Analysis

Are we in a smart beta bubble?

ETF Stream’s deputy editor Tom Eckett examines the possibility the smart beta industry has reached bubble territory given the vast amount of factors published by top journals and decade-long underperformance by value, the most academically-supported factor

Tom Eckett

a man in a suit and tie

One of the first economic bubbles recorded in western Europe was during the 17th Century when tulip mania swept through the Netherlands. During the Dutch Golden Age, tulip prices reached extraordinarily high levels with one tulip being traded for 12 acres of land at one point, according to the British journalist Charles Mackay. The bubble dramatically burst in February 1637, however, when contract prices for the bulbs collapsed overnight.

Could this happen to the concept of smart beta? The answer is a firm no, at least not in such emphatic fashion, however, there are whisperings from corners of the investment landscape that the strong inflows into smart beta products over the past decade will not last forever.

Smart beta products have seen their assets balloon since the Global Financial Crisis in 2008 with investors disillusioned about the state of traditional active management. According to data from Morningstar, smart beta ETP assets under management (AUM) now total around $800bn globally with BlackRock predicting assets in factor strategies will reach $3.4trn by 2022.

It is easy to see why smart beta has grown in popularity. The products incorporate factors that have been ‘empirically’ proven by academic research to deliver outperformance over the long term. Factors such as value have been written about for over 50 years as a way of delivering superior returns to the benchmark. Along with the promise of outperformance, smart beta ETFs come at a cheaper rate when compared to active mutual funds.

Axes to grind

The sharp rise in assets has led to the proliferation of factors with issuers looking to tie themselves to the latest piece of academic research in order to capture investor assets. The problem with this approach from the smart beta issuers, however, is academics have their own axe to grind.

Over the past 50 years, academics have faced increasing pressure to meet funding requirements by being published in top journals. This is evidently not achieved by doing a piece of research and finding a factor that cannot be supported by the evidence. This is not just a problem in finance but is rife across the whole of academia as research departments look to keep their head above water.

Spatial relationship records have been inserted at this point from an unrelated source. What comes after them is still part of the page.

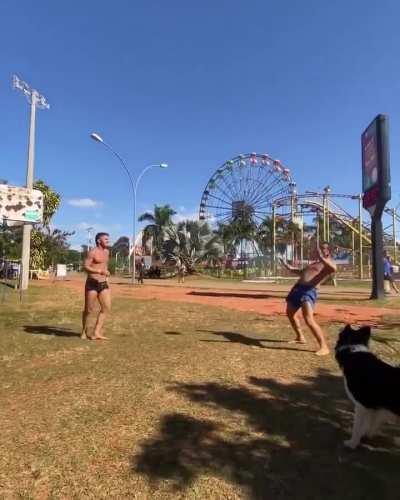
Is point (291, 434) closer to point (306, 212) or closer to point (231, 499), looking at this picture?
point (231, 499)

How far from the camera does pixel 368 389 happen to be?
128 inches

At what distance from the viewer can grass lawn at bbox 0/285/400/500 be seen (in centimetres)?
300

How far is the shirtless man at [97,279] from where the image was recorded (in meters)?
7.00

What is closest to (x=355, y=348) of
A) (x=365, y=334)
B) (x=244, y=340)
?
(x=365, y=334)

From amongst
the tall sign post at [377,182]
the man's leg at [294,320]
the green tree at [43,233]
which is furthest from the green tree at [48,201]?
the man's leg at [294,320]

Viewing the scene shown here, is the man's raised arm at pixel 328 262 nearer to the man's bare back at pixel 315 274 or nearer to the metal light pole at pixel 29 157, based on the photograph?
the man's bare back at pixel 315 274

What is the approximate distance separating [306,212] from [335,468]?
41492 mm

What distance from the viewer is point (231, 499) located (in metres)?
2.84

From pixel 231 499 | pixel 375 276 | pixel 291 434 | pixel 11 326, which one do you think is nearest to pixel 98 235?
pixel 11 326

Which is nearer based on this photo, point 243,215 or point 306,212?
point 306,212

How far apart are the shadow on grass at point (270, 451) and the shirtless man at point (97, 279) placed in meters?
3.00

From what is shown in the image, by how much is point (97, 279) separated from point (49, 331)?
1618 mm

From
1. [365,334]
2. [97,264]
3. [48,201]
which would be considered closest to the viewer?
[365,334]

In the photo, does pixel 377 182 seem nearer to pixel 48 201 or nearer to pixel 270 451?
pixel 270 451
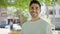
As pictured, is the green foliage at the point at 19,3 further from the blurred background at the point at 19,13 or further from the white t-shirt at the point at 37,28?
the white t-shirt at the point at 37,28

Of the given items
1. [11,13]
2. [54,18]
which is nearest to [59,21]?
[54,18]

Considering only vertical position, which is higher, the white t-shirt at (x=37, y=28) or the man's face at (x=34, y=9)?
the man's face at (x=34, y=9)

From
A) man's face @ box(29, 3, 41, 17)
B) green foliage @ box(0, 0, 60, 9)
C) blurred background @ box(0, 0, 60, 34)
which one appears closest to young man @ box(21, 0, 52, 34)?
man's face @ box(29, 3, 41, 17)

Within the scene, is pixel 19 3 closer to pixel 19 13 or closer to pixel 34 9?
pixel 19 13

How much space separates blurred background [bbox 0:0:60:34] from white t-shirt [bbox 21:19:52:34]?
189cm

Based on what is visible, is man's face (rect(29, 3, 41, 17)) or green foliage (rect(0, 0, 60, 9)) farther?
green foliage (rect(0, 0, 60, 9))

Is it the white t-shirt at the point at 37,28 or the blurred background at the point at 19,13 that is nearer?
the white t-shirt at the point at 37,28

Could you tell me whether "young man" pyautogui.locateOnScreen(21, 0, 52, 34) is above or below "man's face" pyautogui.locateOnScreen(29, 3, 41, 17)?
below

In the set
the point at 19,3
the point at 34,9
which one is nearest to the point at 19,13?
the point at 19,3

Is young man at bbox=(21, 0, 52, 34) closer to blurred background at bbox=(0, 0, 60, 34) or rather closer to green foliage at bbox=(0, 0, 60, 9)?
blurred background at bbox=(0, 0, 60, 34)

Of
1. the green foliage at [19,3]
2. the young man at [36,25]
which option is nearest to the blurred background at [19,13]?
the green foliage at [19,3]

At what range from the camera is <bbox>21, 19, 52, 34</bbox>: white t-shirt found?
3.33 feet

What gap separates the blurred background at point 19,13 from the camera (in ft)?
9.91

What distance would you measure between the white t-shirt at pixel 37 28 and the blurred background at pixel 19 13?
1887mm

As a result of the pressure, a recent academic study conducted by Campbell Harvey, Professor of Finance at Duke University and Yan Liu, Assistant Professor of Finance at Purdue University, found over 400 factors had been published in top journals.

“The rate of factor production in the academic research is out of control,” the paper stressed. “The backtested results published in academic outlets are routinely cited to support commercial products. As a consequence, investors develop exaggerated expectations based on inflated backtested results and are then disappointed by the live trading experience.”

Furthermore, David McLean and Jeffrey Pontiff in a 2015 study analysed the returns of 85 published factors and found they delivered in-sample returns of an annualised 7.2%. However, this number dramatically dropped to 4.9% out-of-sample – typically a 56-month period – and fell even further to 3.2% following publication.

It is certainly fair to say the “factor zoo” as it has come to be known is out of control with academics publishing new findings without regard for the validity of the factor. And with smart beta issuers very quick to tie themselves to academic research when launching a factor-based product, it certainly brings into question the validity of these vehicles, especially when providers do not make money from investing in smart beta themselves.

Academic evidence

As Dylan Grice, co-founder of Calderwood Capital Research, said: “The academic evidence for factors is dubious at best. To the extent there was substance to the [factors], market participants soon eliminated them in their rush to capture them. In other words, there is little merit in this academic literature, and there is commensurately little merit in the vast array of financial products which are largely based upon it.”

The fact there are 400 academically published factors available for issuers to turn into products does highlight an overreach in the space. Value’s underperformance for over a decade now could be viewed as a key signal of the smart beta bubble slowly starting to burst.

Somewhat worryingly, value has underperformed in both rising and falling markets this year. Highlighting this, the MSCI World Value index returned -29.2% in Q1 versus -23.2% for the MSCI World. When markets started to rally the MSCI World outperformed its value relative by 2.3% in April. Although this is a tiny sample, it does highlight the structural problems facing “value” products.

chart, line chart

Source: MSCI

But how will the smart beta bubble burst? Grice shares his predictions: “Probably not in the same dramatic fashion that the sub-prime bubble did. And probably not by being unpicked by the awkward questioning of probing academics. The financial products which are based on [smart beta] will ultimately return negative alpha as today’s army of supposed ‘value investors’ (i.e. those following the value ‘factor’ strategy) have already discovered. It will die a slow death, as the eventual realisation sets in several years hence, that poor performance is intrinsic to its shoddy research approach.”